Quando però Leof viene ucciso dai vichinghi durante una razzia, Cai non è per niente disposto a porgere l’altra guancia e desidera solo potersi vendicare. L’occasione gli si presenta quando si imbatte in Fenrir, un giovane pirata vichingo in fin di vita e abbandonato dai compagni sulla spiaggia.
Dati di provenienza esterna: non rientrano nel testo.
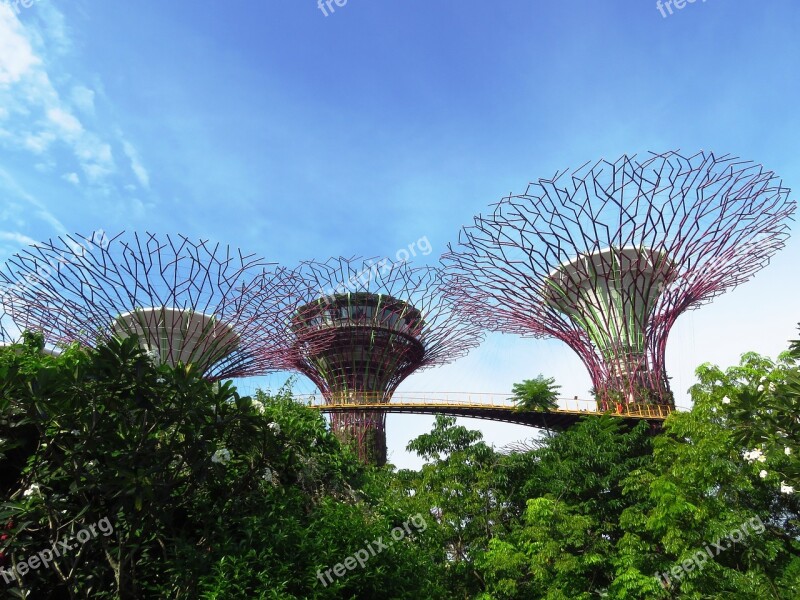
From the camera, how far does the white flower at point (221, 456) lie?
6520 mm

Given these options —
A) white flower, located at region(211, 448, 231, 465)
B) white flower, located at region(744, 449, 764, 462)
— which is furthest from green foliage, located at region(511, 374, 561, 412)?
white flower, located at region(211, 448, 231, 465)

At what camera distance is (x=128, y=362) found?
6.09 meters

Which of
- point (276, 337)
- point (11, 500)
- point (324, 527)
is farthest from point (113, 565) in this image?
point (276, 337)

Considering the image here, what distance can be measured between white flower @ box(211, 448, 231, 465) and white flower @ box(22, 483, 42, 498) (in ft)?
5.46

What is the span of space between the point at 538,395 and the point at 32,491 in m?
25.5

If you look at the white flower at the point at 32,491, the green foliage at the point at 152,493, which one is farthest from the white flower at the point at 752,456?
the white flower at the point at 32,491

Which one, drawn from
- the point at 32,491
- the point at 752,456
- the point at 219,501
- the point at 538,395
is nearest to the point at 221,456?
the point at 219,501

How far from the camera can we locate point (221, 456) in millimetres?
6625

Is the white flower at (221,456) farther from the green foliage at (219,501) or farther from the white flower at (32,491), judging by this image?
the white flower at (32,491)

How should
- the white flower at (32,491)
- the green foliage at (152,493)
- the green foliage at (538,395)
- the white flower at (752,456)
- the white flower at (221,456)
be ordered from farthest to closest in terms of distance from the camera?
the green foliage at (538,395) < the white flower at (752,456) < the white flower at (221,456) < the white flower at (32,491) < the green foliage at (152,493)

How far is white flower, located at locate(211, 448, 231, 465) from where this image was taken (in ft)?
21.4

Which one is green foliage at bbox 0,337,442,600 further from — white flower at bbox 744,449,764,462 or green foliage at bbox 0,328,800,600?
white flower at bbox 744,449,764,462

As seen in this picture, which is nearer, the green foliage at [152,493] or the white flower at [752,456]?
the green foliage at [152,493]

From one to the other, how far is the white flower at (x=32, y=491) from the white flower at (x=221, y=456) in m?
1.66
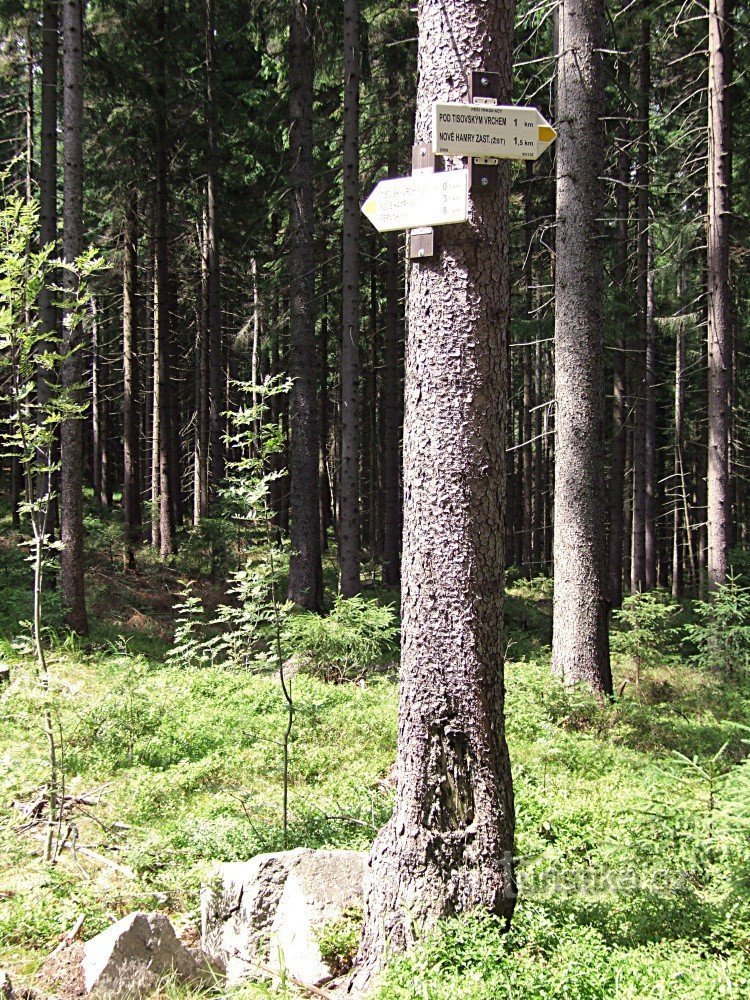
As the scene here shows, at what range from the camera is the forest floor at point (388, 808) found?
3.23 meters

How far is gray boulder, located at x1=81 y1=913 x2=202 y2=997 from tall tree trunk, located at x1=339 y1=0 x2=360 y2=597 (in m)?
9.74

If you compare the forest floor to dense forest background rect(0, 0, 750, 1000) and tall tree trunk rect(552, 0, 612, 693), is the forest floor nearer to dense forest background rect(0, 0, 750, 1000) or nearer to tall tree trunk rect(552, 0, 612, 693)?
dense forest background rect(0, 0, 750, 1000)

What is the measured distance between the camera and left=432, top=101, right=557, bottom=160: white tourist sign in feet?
11.3

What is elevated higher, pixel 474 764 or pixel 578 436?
pixel 578 436

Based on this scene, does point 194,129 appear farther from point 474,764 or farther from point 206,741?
point 474,764

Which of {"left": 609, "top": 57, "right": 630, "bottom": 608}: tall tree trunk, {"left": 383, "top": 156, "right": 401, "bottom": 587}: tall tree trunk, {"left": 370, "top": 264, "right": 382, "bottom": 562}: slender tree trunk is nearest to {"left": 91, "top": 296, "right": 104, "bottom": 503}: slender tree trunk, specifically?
{"left": 370, "top": 264, "right": 382, "bottom": 562}: slender tree trunk

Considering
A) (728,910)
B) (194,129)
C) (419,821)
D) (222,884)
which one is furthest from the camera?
(194,129)

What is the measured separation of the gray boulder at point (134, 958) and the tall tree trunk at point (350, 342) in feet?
32.0

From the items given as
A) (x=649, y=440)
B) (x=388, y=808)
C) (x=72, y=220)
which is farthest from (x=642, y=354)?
(x=388, y=808)

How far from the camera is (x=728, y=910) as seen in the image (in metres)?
3.70

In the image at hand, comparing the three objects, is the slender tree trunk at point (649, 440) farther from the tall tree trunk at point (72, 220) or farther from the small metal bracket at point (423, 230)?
the small metal bracket at point (423, 230)

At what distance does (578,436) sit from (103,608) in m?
9.79

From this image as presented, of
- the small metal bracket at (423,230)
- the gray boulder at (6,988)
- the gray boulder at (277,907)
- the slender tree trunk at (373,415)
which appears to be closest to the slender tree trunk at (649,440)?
the slender tree trunk at (373,415)

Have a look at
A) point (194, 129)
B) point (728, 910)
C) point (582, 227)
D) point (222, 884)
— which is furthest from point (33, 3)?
point (728, 910)
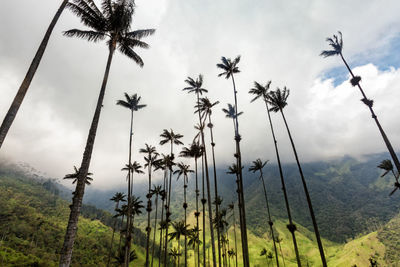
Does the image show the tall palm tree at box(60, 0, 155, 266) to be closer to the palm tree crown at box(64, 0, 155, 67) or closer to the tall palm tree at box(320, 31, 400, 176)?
the palm tree crown at box(64, 0, 155, 67)

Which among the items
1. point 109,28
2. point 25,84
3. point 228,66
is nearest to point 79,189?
point 25,84

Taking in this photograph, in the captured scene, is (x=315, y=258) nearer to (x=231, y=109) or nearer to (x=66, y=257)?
(x=231, y=109)

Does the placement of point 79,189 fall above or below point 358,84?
below

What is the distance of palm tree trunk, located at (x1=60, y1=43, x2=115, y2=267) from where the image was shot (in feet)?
25.4

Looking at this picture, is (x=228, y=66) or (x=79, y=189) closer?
(x=79, y=189)

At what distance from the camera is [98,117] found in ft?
36.4

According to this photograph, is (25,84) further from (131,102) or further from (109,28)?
(131,102)

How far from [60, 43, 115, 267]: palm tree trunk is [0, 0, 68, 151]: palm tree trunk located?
3.30m

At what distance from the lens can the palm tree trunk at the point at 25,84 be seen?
738 centimetres

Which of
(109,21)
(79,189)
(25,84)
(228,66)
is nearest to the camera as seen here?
(25,84)

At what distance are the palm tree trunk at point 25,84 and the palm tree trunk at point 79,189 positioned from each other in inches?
130

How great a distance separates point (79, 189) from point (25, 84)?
5731mm

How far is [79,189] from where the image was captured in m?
8.88

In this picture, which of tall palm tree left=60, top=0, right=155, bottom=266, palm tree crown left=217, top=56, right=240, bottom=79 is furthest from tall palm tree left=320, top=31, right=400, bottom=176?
tall palm tree left=60, top=0, right=155, bottom=266
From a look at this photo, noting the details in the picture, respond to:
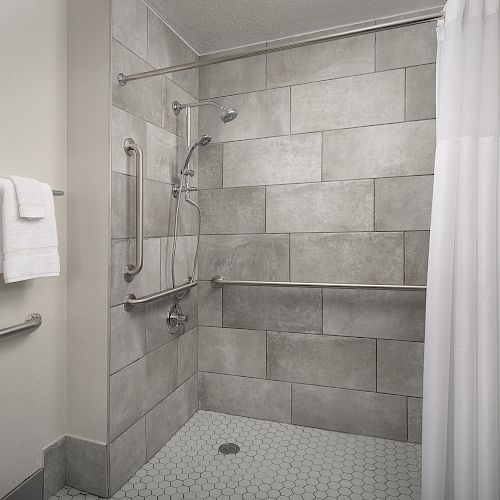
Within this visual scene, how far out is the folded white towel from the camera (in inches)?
53.5

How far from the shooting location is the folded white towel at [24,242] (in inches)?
53.5

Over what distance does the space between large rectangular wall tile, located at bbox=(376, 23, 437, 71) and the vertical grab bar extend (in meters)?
1.39

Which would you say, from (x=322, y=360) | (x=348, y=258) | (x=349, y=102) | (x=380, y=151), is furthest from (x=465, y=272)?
(x=349, y=102)

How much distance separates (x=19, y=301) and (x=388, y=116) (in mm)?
1993

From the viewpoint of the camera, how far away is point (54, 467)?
172 cm

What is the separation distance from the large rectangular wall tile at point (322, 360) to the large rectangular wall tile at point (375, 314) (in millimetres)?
68

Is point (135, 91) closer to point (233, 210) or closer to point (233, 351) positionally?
point (233, 210)

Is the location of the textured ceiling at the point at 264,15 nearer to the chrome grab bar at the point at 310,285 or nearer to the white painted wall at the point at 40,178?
the white painted wall at the point at 40,178

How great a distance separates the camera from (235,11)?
6.82ft

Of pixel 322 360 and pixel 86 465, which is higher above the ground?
pixel 322 360

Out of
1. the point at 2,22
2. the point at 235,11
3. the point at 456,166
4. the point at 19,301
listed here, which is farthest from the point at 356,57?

Ma invece di impugnare una spada e cercare quella giustizia che il suo cuore tanto brama, Cai si trova a disobbedire al suo stesso abate e a usare le sue abilità di guaritore per salvare il proprio nemico.

All’inizio, il vichingo ripaga la sua generosità con un atteggiamento sdegnoso e aggressivo, ma con il passare del tempo, si lascia conquistare dalla sua generosità; mentre Cai, che aveva abbandonato l’idea di poter amare ancora, sente nascere dentro di sé una nuova e profonda attrazione.

Nonostante il sentimento sbocciato tra loro, però, Fen non riesce a dimenticare la lealtà che deve alla sua gente e fa di tutto per scoprire il segreto di Fara: un potente talismano che potrebbe rendere i vichinghi invincibili e distruggere per sempre il loro amore. 

Recensione 

L'universo in un lembo di terra: verso le stelle, verso Dio
Leggere un romanzo ben scritto è sempre entusiasmante. Lo è ancora di più se si segue con fiducia il percorso tracciato da un'autrice, o da un autore, che non teme di richiamarsi alla vaghezza cronologica di una storia rincorrendo le proprie suggestioni. Certo, è necessario che l'autrice oppure l'autore in questione conosca bene i ferri del mestiere — quanto meno per assicurarsi contro gli inevitabili incerti — ma nel dirlo mi sembra di sottolineare, appunto, un'ovvietà. 
Quel che non è ovvio, invece, è il talento di Harper Fox, e la sua capacità di intrecciare verità storica, mito e fantasia per offrirci un racconto d'evasione, sì, ma anche una nuova visione delle cose. 
È questo il caso de "La croce e il lupo", la cui sostanza ruota intorno a fatti realmente accaduti e si muove nel contempo all'interno di una zona franca, quella della finzione, dove tutto è lecito e ogni cosa può accadere. 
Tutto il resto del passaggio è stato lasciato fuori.